→ Entries
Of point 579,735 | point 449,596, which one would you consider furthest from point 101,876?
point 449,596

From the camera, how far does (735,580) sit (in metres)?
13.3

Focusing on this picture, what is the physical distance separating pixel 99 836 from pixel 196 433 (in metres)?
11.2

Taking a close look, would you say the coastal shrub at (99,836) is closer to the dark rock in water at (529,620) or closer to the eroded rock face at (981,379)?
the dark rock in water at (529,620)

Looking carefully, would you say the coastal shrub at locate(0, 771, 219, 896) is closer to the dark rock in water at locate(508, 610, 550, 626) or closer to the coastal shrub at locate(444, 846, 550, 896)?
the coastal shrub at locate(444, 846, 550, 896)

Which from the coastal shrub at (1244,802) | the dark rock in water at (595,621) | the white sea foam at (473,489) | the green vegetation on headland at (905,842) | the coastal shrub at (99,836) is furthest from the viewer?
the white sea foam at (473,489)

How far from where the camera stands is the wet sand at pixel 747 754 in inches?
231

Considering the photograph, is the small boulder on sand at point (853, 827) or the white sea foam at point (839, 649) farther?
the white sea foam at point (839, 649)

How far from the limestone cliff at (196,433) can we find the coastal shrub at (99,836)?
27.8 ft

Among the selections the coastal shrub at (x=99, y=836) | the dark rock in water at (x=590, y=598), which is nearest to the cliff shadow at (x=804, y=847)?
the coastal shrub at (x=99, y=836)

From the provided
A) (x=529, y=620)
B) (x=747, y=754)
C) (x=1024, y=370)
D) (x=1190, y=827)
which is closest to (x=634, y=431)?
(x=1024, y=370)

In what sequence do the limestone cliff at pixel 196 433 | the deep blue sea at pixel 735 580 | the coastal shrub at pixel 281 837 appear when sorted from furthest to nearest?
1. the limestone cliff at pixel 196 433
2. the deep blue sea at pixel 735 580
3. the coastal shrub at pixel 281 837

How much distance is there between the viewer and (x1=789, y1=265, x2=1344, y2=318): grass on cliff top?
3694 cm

---

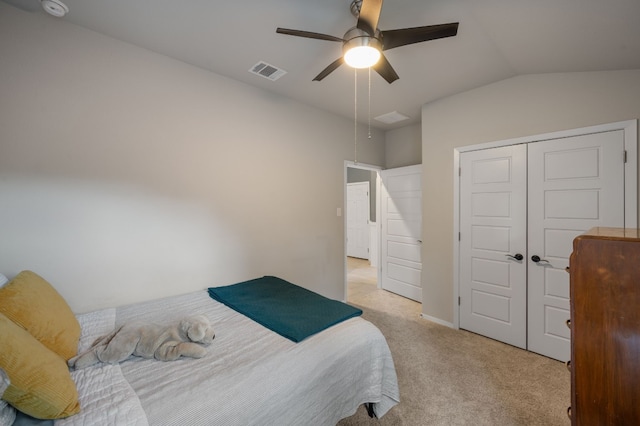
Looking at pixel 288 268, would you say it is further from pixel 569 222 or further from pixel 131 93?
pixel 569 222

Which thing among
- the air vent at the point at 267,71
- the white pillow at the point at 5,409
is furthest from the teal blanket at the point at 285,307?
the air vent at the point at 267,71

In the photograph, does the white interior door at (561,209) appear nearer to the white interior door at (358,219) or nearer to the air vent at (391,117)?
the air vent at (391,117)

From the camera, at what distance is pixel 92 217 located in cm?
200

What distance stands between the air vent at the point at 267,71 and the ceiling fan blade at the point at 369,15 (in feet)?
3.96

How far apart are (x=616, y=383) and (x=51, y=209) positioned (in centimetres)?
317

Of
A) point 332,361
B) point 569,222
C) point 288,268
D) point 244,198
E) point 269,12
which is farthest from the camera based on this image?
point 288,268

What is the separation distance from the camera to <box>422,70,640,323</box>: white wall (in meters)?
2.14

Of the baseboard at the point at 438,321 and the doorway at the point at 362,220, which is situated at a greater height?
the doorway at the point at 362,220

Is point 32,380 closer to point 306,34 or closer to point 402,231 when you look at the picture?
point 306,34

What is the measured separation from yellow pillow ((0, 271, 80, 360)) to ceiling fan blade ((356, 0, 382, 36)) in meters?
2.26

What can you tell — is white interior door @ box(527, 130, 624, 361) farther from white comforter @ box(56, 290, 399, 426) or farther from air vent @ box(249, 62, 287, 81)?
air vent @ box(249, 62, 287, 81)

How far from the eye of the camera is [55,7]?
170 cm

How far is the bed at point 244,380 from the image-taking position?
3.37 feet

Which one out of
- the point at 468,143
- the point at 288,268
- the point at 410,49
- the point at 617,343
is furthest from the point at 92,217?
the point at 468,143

→ What is expected
Revise everything from the line containing "How far from the limestone" down to the line containing "3. the coastal shrub at pixel 281 837", changing "selections" to "options" and leaving all else unaltered. Give only those lines.

→ The completed task
How far from the limestone cliff at (196,433) can we find the coastal shrub at (99,836)?
27.8 ft

Among the options the coastal shrub at (x=99, y=836) | the dark rock in water at (x=590, y=598), which is nearest to the cliff shadow at (x=804, y=847)?
the coastal shrub at (x=99, y=836)

From the provided
A) (x=529, y=620)
B) (x=747, y=754)
C) (x=1024, y=370)
D) (x=1190, y=827)
which is closest to (x=634, y=431)?
(x=1024, y=370)

In what sequence do the limestone cliff at pixel 196 433 | the deep blue sea at pixel 735 580 | the coastal shrub at pixel 281 837 appear when sorted from furthest to nearest?
1. the limestone cliff at pixel 196 433
2. the deep blue sea at pixel 735 580
3. the coastal shrub at pixel 281 837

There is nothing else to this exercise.